TASK DETAILS:
Write out the rows below as a numbered list, one line per item, with blank lines and pictures left out.

SUPPLIED DATA:
# # # #
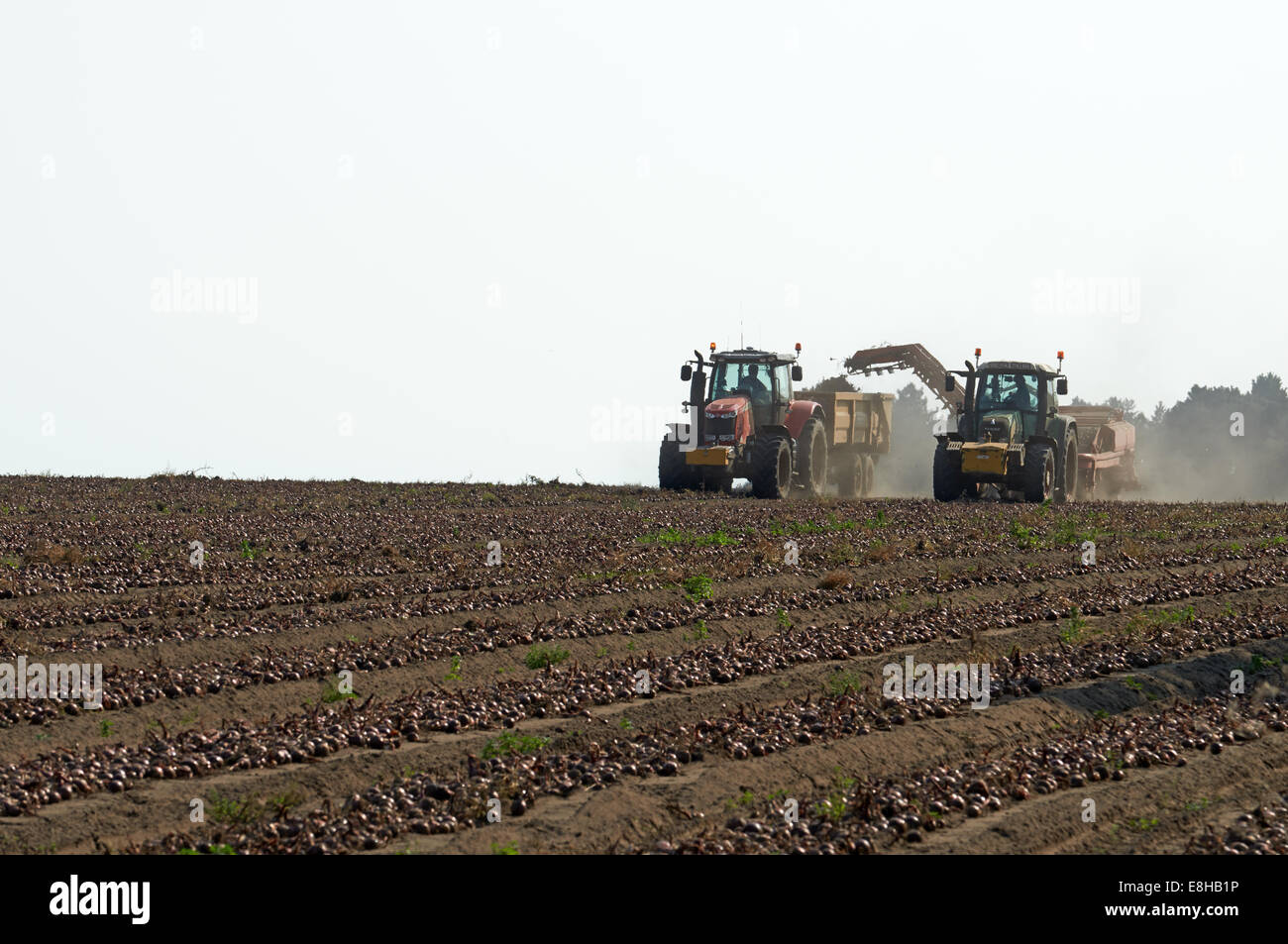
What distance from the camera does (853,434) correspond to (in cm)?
3606

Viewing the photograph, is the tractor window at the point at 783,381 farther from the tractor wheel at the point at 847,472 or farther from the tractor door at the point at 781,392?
the tractor wheel at the point at 847,472

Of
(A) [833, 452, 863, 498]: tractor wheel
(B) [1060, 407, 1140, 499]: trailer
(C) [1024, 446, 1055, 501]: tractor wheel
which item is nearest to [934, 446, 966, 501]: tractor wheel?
(C) [1024, 446, 1055, 501]: tractor wheel

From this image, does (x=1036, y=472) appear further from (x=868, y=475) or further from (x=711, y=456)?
(x=868, y=475)

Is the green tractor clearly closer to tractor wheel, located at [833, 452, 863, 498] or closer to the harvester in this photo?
the harvester

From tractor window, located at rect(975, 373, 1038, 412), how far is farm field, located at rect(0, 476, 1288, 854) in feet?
27.0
# # # #
EXERCISE RESULT:
1. What distance from the camera does (853,434) correspond to (in cm)?
2. 3606
3. Viewing the photograph, is the tractor window at the point at 783,381 farther from the tractor wheel at the point at 847,472 or farther from the tractor door at the point at 781,392?
4. the tractor wheel at the point at 847,472
5. Of
6. (A) [833, 452, 863, 498]: tractor wheel
7. (B) [1060, 407, 1140, 499]: trailer
8. (C) [1024, 446, 1055, 501]: tractor wheel
9. which item is nearest to [934, 446, 966, 501]: tractor wheel?
10. (C) [1024, 446, 1055, 501]: tractor wheel
11. From this image, does (x=1036, y=472) appear further from (x=868, y=475) or further from (x=711, y=456)?
12. (x=868, y=475)
13. Is the green tractor clearly closer to tractor wheel, located at [833, 452, 863, 498] or closer to the harvester in this photo?
14. the harvester
15. From tractor window, located at rect(975, 373, 1038, 412), how far is farm field, located at rect(0, 476, 1288, 854) in feet?
16. 27.0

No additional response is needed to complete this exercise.